For years this conditions has been called "Spastic Colon" for good reasons. In the vast majority of cases this is exactly what it is.
Irritable Bowel Syndrome (IBS) is actually a collection of symptoms which are grouped together to describe a condition which may be caused by different pathologies. Foremost in most cases is abdominal stress or pain along with alternating constipation and diarrhea. Bloating, gas, nausea, fatigue, and even headaches can be part of the symptoms for some patients.
When a patient is suspected of having IBS the first course of action is to treat the symptoms for relief of pain, diarrhea and/or constipation and see if it goes away. If not then other tests including a view with x-rays or an actual miniature camera inserted through the rectum and into the colon are done to see if there is any blockage of the colon itself. Often an x-ray will show a part of the colon which seems to be blocked. Then the camera is necessary to see what is causing the blockage.
In the large majority of cases there are no internal growths, polyps, cancers or impacted blockages. Most cases end up being due to actual spasms. In other words, for IBS the proper term ends up being "Spastic Colon". Most often it is caused by stress in you life leading to that "gut twisting" anxiety or worry.
The colon is actual a tube which food remnants, fluids and fecal material pass through before exiting the body. The way it's moved along is called peristalsis.

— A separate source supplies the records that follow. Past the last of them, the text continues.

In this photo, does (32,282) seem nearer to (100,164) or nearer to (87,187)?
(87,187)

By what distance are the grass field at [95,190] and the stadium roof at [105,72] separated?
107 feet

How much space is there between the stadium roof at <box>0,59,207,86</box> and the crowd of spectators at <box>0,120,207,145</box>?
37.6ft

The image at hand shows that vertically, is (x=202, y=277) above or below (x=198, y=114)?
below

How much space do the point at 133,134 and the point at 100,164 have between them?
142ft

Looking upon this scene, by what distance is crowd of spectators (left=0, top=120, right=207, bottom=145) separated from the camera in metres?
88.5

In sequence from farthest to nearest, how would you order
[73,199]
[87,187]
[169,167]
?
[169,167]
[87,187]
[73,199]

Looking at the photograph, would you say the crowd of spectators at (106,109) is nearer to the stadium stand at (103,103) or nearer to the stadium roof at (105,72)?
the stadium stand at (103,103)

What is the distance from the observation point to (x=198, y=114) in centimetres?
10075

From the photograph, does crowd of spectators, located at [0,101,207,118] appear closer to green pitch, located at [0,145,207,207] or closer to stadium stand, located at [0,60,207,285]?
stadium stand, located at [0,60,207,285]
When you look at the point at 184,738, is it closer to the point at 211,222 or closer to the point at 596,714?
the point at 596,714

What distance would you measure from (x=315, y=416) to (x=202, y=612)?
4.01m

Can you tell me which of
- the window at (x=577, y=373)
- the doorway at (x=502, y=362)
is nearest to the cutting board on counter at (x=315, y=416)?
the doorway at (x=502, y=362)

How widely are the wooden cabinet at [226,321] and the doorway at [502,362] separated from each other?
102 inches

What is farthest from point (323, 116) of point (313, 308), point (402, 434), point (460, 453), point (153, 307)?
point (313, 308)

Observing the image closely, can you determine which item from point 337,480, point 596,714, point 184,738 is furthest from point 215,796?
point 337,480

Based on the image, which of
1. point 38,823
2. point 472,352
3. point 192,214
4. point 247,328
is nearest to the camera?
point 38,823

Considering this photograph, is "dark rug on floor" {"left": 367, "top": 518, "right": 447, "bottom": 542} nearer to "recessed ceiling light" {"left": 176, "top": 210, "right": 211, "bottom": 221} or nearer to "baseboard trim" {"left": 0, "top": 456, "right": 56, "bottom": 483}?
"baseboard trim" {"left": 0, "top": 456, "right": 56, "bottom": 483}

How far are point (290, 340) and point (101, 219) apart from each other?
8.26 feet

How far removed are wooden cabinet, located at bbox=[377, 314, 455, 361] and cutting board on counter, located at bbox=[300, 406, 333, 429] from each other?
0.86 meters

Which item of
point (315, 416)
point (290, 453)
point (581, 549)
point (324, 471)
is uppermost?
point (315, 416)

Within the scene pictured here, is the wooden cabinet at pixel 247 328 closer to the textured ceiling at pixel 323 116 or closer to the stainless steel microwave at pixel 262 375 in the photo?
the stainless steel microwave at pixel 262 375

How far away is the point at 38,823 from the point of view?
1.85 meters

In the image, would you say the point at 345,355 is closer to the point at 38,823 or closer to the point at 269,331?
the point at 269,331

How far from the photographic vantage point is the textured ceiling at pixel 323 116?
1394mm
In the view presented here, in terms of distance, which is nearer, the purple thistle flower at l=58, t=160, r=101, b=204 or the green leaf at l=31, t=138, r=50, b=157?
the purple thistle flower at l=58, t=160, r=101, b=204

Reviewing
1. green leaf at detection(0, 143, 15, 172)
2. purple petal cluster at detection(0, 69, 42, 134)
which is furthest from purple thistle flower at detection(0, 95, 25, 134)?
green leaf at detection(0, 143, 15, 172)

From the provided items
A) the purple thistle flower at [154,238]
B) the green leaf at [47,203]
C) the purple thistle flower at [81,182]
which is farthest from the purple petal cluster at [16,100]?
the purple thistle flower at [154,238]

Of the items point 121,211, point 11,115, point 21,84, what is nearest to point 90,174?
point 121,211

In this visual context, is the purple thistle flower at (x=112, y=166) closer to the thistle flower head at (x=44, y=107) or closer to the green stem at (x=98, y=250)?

The colon tube is surrounded by three different layers of muscle which contract in wavelike motion to squeeze things through just like you squeeze a toothpaste tube to get things out the end. Since they are muscles they can go into spasm like any other muscle. When they do you have the symptoms and if it continues they can become chronic. These chronic spasms are called trigger points.
Trigger points will not go away on their own. They will not go away with a change in diet, or with stool softeners, or with muscle relaxants. The most effective treatment is to eliminate the trigger points or muscle spasms themselves with direct physical therapy.
The colon is the orange tube running up the right side, across the top and
down the left side of the abdomen. It is surrounded by three circular tubes
of muscle which often develop TPs. The last part into the rectum is only accessible
with a tool. Laying on you back and relaxing your stomach as much as possible
will allow you to use the four fingertips of one hand as an edged tool to
press down onto the areas of the colon. Cup the hand so that the four fingertips
are flat as if you had them resting on a table top. Use the other hand on
the back of the first to help pull the fingertips down onto the colon. Move
from the beginning of the colon to it's end by moving about ½ inch
between spots you test and/or apply pressure to.